Répondez aux questions suivantes à l'aide du texte fourni.
(a) Quelle est, selon l'orateur, la seule question véritable que contienne l'article ?
(b) Qu'aurait fait la commission si cette question ne s'était pas trouvée impliquée dans l'article ?
(c) Dans quel article du projet l'instruction morale et religieuse a-t-elle été admise ?

Texte fourni:
==========

La seule question véritable qu'il y ait dans cet article, c'est la question de la présence des curés ou des pasteurs dans le comité local chargé de la surveillance de l'école établie à côté de lui.

Je n'hésite pas à le dire; si cette question ne s'était pas trouvée impliqué dans l'article, la commission aurait adopté le comité local et spécial tel qu'il était proposé par le gouvernement. Mais je crois, messieurs, que les personnes qui, en thèse générale, ont tenu à écarter les curés ou les pasteurs de ce comité ne se font pas une idée bien exacte de ce qu'est l'instruction primaire, et particulièrement l'instruction morale et religieuse que vous avez admise dans le premier article du projet, comme faisant partie essentielle et comme étant la base de l'instruction primaire.

==========

Données présentées:
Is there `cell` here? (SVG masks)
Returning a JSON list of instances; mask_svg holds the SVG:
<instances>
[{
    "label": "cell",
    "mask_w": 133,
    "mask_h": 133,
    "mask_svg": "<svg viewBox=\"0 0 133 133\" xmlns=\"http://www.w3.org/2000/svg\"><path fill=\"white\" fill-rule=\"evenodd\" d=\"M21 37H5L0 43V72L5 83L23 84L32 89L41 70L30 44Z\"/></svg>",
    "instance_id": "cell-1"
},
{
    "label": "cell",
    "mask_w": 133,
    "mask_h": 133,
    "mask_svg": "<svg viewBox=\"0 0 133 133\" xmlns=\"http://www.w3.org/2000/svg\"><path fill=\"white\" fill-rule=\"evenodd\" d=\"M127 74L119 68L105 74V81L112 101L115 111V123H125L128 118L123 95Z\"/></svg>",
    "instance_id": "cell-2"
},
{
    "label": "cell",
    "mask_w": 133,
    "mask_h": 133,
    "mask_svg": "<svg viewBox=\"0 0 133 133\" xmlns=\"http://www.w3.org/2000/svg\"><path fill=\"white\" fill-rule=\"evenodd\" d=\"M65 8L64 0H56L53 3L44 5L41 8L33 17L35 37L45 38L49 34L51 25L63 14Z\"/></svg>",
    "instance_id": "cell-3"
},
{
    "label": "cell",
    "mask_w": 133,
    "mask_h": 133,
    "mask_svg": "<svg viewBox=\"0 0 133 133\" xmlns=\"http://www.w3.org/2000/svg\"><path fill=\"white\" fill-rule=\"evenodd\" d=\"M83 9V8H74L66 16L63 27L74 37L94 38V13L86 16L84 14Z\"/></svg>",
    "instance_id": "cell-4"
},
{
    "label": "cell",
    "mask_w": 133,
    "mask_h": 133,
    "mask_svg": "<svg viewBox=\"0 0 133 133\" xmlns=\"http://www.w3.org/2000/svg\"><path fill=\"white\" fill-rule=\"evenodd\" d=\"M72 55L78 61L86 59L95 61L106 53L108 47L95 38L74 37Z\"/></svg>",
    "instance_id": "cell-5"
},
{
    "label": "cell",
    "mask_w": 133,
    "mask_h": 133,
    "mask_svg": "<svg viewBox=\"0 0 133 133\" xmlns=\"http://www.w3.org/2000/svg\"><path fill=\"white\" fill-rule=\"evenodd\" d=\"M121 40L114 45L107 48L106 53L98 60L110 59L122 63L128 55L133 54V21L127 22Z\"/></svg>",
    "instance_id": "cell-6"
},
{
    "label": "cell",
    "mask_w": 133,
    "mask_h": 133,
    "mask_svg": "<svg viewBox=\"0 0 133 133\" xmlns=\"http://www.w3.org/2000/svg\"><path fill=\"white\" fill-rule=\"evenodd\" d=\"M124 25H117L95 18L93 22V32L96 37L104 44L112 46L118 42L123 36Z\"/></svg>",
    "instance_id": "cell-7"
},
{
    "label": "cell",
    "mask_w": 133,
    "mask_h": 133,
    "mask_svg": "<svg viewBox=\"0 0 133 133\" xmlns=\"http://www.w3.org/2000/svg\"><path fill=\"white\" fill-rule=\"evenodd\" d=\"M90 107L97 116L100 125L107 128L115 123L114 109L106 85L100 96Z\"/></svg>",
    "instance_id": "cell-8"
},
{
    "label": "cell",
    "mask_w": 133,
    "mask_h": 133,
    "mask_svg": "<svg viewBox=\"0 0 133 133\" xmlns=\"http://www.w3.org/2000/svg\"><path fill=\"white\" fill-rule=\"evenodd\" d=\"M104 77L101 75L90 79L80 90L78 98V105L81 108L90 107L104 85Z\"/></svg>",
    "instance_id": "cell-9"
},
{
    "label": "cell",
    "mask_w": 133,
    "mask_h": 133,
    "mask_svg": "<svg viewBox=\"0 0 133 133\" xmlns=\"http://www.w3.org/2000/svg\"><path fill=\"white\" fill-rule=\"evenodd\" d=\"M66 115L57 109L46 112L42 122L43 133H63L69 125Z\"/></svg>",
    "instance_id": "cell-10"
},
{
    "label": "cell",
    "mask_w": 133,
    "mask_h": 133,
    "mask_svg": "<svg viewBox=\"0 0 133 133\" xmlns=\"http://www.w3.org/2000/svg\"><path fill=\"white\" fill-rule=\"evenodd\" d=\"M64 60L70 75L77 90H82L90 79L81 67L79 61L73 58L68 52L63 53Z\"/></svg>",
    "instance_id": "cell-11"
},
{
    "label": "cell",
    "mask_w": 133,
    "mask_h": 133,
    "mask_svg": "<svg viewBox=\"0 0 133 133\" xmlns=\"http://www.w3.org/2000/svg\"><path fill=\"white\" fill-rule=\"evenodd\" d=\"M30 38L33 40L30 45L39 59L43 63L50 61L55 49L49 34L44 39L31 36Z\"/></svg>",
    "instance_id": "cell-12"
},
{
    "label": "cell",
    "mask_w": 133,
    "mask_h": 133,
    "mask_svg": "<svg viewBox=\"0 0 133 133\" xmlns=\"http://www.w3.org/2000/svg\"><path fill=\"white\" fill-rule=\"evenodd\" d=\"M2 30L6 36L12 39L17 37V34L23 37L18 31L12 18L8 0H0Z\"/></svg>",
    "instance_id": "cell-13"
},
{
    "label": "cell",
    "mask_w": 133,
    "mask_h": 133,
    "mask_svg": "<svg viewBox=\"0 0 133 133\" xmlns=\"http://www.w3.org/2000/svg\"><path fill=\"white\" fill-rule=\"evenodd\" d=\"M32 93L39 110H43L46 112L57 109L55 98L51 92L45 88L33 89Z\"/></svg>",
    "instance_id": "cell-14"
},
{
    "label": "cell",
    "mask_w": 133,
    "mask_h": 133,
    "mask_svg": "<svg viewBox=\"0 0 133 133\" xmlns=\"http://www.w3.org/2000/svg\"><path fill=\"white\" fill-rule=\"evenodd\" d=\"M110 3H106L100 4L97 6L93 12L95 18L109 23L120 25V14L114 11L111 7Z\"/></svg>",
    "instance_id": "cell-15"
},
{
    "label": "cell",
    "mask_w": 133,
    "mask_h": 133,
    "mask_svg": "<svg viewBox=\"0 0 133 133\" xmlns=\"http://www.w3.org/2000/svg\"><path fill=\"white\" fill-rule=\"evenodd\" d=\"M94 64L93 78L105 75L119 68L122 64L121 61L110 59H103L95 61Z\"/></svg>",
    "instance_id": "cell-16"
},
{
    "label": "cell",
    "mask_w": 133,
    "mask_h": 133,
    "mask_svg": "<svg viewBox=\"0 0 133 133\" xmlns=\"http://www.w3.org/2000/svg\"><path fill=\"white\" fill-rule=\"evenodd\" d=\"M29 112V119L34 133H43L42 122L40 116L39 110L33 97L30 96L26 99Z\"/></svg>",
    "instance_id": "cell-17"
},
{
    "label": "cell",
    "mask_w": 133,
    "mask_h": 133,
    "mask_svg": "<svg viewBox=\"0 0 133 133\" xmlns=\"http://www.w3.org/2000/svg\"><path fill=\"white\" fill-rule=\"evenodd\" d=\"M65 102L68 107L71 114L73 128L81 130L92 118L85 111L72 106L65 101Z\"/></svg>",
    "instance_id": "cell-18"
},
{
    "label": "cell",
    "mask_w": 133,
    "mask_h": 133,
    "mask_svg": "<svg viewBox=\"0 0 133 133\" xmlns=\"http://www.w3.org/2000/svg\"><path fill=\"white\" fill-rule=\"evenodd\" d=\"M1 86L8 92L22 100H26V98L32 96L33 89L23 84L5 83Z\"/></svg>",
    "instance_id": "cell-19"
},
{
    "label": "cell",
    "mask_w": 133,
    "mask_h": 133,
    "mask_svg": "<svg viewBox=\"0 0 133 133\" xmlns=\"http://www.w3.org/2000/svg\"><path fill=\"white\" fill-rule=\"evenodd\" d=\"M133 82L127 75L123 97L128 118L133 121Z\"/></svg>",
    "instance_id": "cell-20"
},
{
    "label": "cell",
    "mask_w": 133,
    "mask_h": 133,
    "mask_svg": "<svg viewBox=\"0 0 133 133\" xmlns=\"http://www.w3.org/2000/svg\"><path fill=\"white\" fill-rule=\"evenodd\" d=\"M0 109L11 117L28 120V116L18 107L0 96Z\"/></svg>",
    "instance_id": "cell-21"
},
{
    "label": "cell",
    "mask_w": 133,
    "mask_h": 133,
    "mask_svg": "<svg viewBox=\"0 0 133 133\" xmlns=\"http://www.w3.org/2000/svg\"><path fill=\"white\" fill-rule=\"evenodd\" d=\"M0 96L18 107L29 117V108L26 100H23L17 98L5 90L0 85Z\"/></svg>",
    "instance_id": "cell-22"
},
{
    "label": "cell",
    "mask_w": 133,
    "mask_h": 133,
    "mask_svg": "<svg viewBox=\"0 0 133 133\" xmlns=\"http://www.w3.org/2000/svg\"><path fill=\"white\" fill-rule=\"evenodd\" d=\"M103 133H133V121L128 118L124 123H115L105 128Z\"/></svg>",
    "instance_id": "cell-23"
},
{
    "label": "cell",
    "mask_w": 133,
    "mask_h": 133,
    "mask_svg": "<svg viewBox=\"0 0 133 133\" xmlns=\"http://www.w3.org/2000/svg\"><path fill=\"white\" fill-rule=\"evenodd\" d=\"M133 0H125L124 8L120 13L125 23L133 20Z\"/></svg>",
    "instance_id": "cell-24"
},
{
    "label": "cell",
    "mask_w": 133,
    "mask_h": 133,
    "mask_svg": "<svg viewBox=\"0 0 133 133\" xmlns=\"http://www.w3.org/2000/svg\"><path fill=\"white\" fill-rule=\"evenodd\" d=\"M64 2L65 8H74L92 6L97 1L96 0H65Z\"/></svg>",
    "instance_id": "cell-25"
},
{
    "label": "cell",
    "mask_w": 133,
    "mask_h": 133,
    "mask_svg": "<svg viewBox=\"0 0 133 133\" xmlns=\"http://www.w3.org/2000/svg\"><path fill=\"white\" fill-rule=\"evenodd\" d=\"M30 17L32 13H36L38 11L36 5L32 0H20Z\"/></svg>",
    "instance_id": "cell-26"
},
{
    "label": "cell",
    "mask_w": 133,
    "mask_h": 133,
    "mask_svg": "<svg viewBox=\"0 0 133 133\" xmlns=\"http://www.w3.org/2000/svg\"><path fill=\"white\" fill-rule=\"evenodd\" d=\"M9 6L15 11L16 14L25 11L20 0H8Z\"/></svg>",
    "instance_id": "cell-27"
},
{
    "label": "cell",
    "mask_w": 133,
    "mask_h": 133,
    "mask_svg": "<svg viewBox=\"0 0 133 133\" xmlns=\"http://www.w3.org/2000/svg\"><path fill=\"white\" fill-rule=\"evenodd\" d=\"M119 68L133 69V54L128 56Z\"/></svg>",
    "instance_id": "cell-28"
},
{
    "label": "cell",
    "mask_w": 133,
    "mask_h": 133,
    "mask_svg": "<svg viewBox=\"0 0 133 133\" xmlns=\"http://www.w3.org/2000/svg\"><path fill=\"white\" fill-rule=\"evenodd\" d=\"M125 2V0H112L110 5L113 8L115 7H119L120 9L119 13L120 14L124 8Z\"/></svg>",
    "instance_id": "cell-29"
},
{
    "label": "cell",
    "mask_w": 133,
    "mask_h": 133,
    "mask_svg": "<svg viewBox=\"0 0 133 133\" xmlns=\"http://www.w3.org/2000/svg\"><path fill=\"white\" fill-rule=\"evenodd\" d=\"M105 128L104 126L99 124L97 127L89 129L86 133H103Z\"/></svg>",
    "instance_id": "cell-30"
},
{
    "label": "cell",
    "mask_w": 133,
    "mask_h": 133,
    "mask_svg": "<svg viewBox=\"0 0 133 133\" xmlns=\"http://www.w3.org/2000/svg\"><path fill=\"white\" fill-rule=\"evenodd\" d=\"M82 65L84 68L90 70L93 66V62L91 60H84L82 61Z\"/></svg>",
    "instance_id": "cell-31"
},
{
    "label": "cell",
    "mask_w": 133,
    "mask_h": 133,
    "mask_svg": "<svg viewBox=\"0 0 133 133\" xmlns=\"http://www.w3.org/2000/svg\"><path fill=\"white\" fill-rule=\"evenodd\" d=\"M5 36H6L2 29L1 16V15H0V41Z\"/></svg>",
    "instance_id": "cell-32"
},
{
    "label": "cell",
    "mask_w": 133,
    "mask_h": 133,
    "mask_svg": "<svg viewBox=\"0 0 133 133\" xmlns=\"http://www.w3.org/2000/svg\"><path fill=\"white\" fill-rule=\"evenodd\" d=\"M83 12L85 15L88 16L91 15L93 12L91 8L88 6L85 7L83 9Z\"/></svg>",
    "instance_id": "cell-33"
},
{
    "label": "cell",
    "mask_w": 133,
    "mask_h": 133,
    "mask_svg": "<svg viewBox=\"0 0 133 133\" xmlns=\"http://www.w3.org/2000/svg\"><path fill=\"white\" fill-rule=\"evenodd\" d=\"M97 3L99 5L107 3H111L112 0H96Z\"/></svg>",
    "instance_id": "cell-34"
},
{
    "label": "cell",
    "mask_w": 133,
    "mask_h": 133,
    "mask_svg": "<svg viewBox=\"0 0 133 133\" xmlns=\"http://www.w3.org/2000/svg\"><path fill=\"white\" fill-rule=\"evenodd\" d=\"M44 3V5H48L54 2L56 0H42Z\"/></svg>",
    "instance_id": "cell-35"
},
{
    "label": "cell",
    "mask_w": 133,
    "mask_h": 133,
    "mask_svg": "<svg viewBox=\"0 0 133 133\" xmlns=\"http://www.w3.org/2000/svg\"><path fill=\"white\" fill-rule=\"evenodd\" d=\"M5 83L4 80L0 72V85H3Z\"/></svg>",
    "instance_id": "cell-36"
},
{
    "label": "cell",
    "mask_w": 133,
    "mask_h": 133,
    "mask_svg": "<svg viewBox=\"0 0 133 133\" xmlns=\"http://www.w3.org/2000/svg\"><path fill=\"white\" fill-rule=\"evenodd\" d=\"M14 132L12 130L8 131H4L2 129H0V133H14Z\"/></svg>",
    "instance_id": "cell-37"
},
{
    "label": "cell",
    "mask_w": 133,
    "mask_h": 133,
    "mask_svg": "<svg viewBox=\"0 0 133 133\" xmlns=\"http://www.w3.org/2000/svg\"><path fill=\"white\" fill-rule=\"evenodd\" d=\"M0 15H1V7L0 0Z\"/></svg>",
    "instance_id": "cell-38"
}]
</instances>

==========

Corrigé:
(a) La présence des curés ou des pasteurs dans le comité local chargé de la surveillance de l'école établie à côté de lui.
(b) Elle aurait adopté le comité local et spécial tel que le gouvernement l'avait proposé.
(c) Dans le premier article, comme partie essentielle et base de l'instruction primaire.